Two remote air bases were made available on their journey to Elmendorf AFB. One base in Alberta, Canada, called Namao and the other in the Yukon Territory, called Whitehorse. The Operation Plan provided ground maintenance personnel at those locations to recover, service, fix as required and launch the aircraft. At Whitehorse, most of the town turned out to see all the F-102's passing through. In addition to the Convair F-102 Delta Dagger fighter-interceptors there were three OreANG support aircraft, two Lockheed T-33 trainers and one Douglas C-54 Transport.

Only three of the 30 some pilots assigned were full-time with the OreANG, all the rest were either dentists, doctors, accountants, lawyers or airline pilots in their civilian lives, a unique factor in all ANG units.

With all of the aircraft and personnel of the 142nd FG now in place at Elmendorf AFB, challenges did arise, transportation was the largest, as all the personnel were housed at Camp Carroll, but worked at Elmendorf. There were two dining halls, one at Camp Carroll and one at Elmendorf AFB, but here again transportation was essential to getting the mission done.

As for the overall success of the deployment, the flying program was excellent, with 234 sorties (381.2 hours) and an operational rate of 97.2 %. The 123rd Fighter-Interceptor Squadron (FIS) participated in an Air Defense Command exercise, completing 22 intercepts and 12 target sorties. So we were not just visitors, we worked side-by-side with our ADC partners.

On the maintenance side of the house, the parachute shop repacked 479 drag chutes at Elmendorf AFB, plus many USAF F-4 Phantom II fighter drag chutes while helping the USAF personnel stationed at Elmendorf.

The 142nd Consolidated Aircraft Maintenance Squadron (142d CAM Sq) Material Control Section, which "controlled all aircraft Maintenance supply parts", issued 178 parts that they brought with them, and only requested eight parts from Elmendorf Base Supply. So it was no impact on Elmendorf AFB Supply. Later we paid back the eight items.
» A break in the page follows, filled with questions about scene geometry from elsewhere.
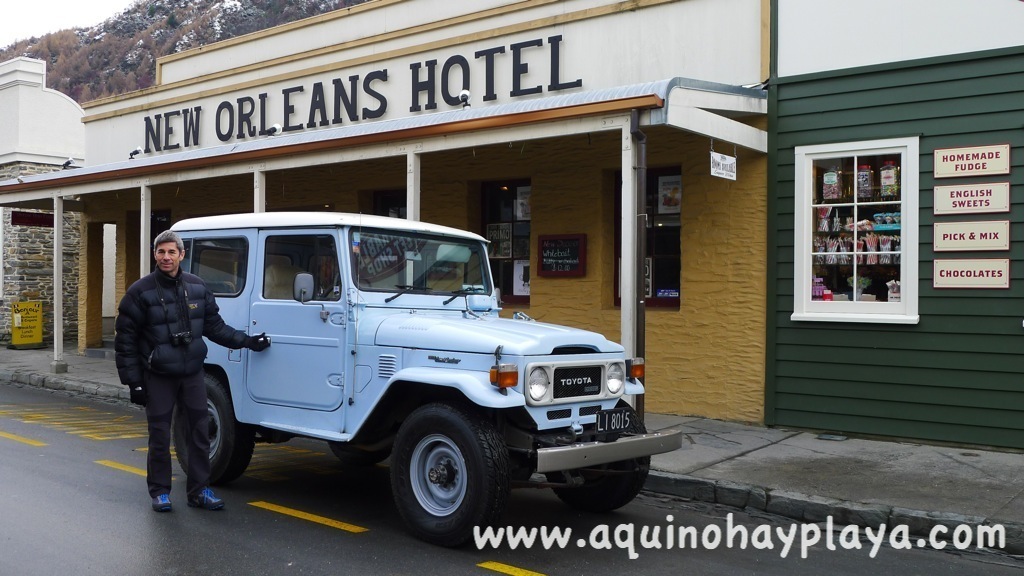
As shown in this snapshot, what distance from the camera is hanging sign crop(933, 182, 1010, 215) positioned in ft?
27.6

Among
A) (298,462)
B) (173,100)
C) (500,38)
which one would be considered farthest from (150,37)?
(298,462)

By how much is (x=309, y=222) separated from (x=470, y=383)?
1.98m

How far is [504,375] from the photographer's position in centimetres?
536

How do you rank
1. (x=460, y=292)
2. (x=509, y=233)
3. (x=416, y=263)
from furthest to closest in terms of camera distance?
(x=509, y=233) < (x=460, y=292) < (x=416, y=263)

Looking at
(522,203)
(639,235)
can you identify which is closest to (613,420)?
(639,235)

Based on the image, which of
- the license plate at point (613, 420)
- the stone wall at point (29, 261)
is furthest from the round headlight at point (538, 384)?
the stone wall at point (29, 261)

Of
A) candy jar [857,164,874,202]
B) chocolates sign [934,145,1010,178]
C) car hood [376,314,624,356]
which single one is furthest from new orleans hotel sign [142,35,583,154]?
car hood [376,314,624,356]

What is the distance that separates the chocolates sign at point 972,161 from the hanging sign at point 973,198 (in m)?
0.12

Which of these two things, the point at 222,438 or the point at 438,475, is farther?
A: the point at 222,438

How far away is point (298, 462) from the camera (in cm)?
830

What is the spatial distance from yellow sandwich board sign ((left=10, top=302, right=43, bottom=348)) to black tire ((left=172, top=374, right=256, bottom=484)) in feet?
46.1

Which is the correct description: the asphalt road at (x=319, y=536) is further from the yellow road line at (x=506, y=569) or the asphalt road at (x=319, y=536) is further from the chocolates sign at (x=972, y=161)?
the chocolates sign at (x=972, y=161)

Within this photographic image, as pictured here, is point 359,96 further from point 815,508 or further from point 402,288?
point 815,508

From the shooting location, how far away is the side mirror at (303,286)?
6234mm
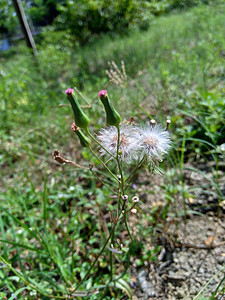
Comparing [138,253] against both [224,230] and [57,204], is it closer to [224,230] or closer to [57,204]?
[224,230]

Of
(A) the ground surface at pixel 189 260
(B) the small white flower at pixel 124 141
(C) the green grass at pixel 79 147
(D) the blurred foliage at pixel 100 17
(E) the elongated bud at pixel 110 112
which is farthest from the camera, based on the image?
(D) the blurred foliage at pixel 100 17

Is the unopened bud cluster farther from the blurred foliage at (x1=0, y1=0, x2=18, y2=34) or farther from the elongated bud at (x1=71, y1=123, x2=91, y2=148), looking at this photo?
the blurred foliage at (x1=0, y1=0, x2=18, y2=34)

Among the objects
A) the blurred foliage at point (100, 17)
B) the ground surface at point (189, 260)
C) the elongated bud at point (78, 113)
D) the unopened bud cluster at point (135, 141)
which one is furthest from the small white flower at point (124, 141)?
the blurred foliage at point (100, 17)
On the fun side, the 142nd Consolidated Aircraft maintenance Squadron (CAMS) held their 1969 NCO Dining-In at the nearby Fort Richardson NCO Club on Aug. 12, 1969. NCO attendance was 94%. Guest Speaker was Mr. Robert Reeve, famous bush pilot, pioneer and president of Reeve's Airlines, he had one of the first aircraft and power plant licenses, and one of the first Alaska flying licenses. He was author of "Glacier Pilot."

Still on the fun side, the middle weekend was a non-flying period and many took advantage of some fishing trips the USAF had available. Each person could bring back 30 lbs of fish, and they froze it for us for the long trip home.

Camp Carroll, where the 142nd FG stayed was a WWII facility made up mostly of Quonset Huts. Environmental hazards of the old camp included the numerous moose near our huts, and their many droppings.

In recognition of the 142nd's Alaskan service, the Governor of Alaska, Keith H. Miller, presented the unit with a small token of his appreciation. He gave several hundred lapel pins depicting a walrus, an iconic marine mammal of Alaskan waters, along with a certificate of authenticity bearing his signature.

This Alaska deployment was successful and did prove that thorough pre-planning was the most valuable player. It showed that sustained mobility procedures had to be established for the possibility of on-going deployments.

Many personnel, aircraft and units under today's 142nd Fighter Wing have deployed overseas numerous times from the 1980's to present times, echoing in part the OreANG's Alaska deployment of 1969, though not again yet as an entire wing. But there is no doubt that based on all this valuable experience the Redhawks can deploy, and remain ready to answer such a call to duty.